Regression for temporal process responses and time-independent
covariate. Some covariates have time-varying coefficients while others
have time-independent coefficients.
Data availability indicator, a list of "lgtdl" objects.
x
Covariate matrix for time-varying coefficients.
xtv
A list of list of "lgtdl" for time-varying covariates with
time-varying coefficients.
z
NOT READY YET; Covariate matrix for time-independent coefficients.
ztv
NOT READY YET; A list of list of "lgtdl" for time-varying
covariates with time-independent coefficients.
w
Weight vector with the same length of tis.
tis
A vector of time points at which the model is to be fitted.
family
Specification of the response distribution; see
family for glm; this argument is used in getting
initial estimates.
evstr
A list of two named components, link function and
variance function.
link: 1 = identity, 2 = logit, 3 = probit, 4 = cloglog, 5 = log;
v: 1 = gaussian, 2 = binomial, 3 = poisson
alpha
A matrix supplying initial values of alpha.
theta
A numeric vector supplying initial values of theta.
tidx
indices for time points used to get initial values.
kernstr
A list of two names components:
kern: 1 = Epanechnikov, 2 = triangular, 0 = uniform;
band: bandwidth
control
A list of named components:
maxit: maximum number of iterations;
tol: tolerance level of iterations.
smooth: 1 = smoothing; 0 = no smoothing.
Details
This rapper function can be made more user-friendly in the future.
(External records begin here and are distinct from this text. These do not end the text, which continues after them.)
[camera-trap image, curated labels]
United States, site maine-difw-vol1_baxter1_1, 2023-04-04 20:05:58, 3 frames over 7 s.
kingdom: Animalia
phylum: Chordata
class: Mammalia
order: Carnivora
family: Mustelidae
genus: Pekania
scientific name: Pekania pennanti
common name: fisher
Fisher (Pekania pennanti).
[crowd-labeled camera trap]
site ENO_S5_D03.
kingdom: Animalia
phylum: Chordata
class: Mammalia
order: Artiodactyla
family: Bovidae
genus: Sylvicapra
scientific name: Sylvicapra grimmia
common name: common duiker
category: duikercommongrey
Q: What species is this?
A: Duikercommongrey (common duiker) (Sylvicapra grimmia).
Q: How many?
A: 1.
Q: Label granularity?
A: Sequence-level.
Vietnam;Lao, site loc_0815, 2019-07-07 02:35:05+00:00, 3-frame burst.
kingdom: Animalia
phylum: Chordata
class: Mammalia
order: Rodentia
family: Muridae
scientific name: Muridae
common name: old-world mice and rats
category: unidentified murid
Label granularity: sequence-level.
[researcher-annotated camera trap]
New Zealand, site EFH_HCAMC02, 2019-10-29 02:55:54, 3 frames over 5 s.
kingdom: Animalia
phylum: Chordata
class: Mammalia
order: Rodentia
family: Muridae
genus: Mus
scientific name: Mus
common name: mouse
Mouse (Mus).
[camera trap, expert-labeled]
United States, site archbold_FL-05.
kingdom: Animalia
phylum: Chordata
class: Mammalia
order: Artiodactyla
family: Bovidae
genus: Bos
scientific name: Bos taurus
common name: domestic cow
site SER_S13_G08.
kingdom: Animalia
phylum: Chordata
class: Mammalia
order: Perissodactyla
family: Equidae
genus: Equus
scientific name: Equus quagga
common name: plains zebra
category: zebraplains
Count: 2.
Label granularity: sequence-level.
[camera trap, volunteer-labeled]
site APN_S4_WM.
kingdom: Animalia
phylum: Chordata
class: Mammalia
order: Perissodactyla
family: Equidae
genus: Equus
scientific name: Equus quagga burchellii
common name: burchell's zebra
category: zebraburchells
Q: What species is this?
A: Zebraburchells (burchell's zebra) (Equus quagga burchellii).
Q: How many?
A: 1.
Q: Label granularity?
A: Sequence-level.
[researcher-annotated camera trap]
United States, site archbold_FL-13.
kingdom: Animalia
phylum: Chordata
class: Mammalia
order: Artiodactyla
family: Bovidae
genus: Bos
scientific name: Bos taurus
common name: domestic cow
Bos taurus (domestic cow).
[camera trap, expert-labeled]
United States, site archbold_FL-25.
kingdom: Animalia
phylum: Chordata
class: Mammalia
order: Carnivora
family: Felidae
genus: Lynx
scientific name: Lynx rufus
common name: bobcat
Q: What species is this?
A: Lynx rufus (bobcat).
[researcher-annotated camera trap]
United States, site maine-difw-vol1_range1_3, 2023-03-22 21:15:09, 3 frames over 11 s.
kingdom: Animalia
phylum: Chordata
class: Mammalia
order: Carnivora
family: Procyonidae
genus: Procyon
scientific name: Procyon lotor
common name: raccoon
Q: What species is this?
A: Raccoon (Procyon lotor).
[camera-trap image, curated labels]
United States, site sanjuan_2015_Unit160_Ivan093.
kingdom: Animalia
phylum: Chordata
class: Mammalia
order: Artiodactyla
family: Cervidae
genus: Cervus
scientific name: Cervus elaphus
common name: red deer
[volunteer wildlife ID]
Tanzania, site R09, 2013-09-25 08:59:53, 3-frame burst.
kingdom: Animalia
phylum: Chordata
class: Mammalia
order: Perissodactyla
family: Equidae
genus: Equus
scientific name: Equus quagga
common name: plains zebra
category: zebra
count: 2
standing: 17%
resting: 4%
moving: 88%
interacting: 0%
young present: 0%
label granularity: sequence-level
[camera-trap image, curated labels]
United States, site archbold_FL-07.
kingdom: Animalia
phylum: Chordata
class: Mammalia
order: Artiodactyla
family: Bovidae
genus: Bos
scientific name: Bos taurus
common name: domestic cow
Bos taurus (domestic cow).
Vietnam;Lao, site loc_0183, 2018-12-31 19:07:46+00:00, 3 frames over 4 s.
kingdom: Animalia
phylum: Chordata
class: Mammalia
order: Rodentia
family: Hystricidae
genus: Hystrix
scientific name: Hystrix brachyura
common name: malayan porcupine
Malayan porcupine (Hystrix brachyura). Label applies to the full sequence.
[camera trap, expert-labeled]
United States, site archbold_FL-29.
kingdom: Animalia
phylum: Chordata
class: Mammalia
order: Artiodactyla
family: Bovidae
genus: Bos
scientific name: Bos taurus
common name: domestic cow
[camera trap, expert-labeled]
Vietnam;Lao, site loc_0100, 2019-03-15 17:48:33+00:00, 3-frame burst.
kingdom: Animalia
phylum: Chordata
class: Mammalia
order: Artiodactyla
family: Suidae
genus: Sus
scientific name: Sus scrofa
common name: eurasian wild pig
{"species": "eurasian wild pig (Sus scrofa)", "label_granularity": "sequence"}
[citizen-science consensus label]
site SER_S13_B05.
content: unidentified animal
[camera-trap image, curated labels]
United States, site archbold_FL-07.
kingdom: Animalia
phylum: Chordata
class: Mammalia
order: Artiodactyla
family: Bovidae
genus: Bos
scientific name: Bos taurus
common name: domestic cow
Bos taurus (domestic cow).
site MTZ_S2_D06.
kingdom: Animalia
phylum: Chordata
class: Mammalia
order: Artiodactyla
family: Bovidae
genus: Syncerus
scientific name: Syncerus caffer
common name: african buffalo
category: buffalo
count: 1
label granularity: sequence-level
For
example, evstr can be determined from the family argument.
Value
An object of class "tpr":
tis
same as the input argument
alpha
estimate of time-varying coefficients
beta
estimate of time-independent coefficients
valpha
a matrix of variance of alpha at tis
vbeta
a matrix of variance of beta at tis
niter
the number of iterations used
infAlpha
a list of influence functions for alpha
infBeta
a matrix of influence functions for beta
Author(s)
Jun Yan <jyan@stat.uconn.edu>
References
Fine, Yan, and Kosorok (2004). Temporal Process
Regression. Biometrika.
Yan and Huang (2009). Partly Functional Temporal Process Regression
with Semiparametric Profile Estimating Functions. Biometrics.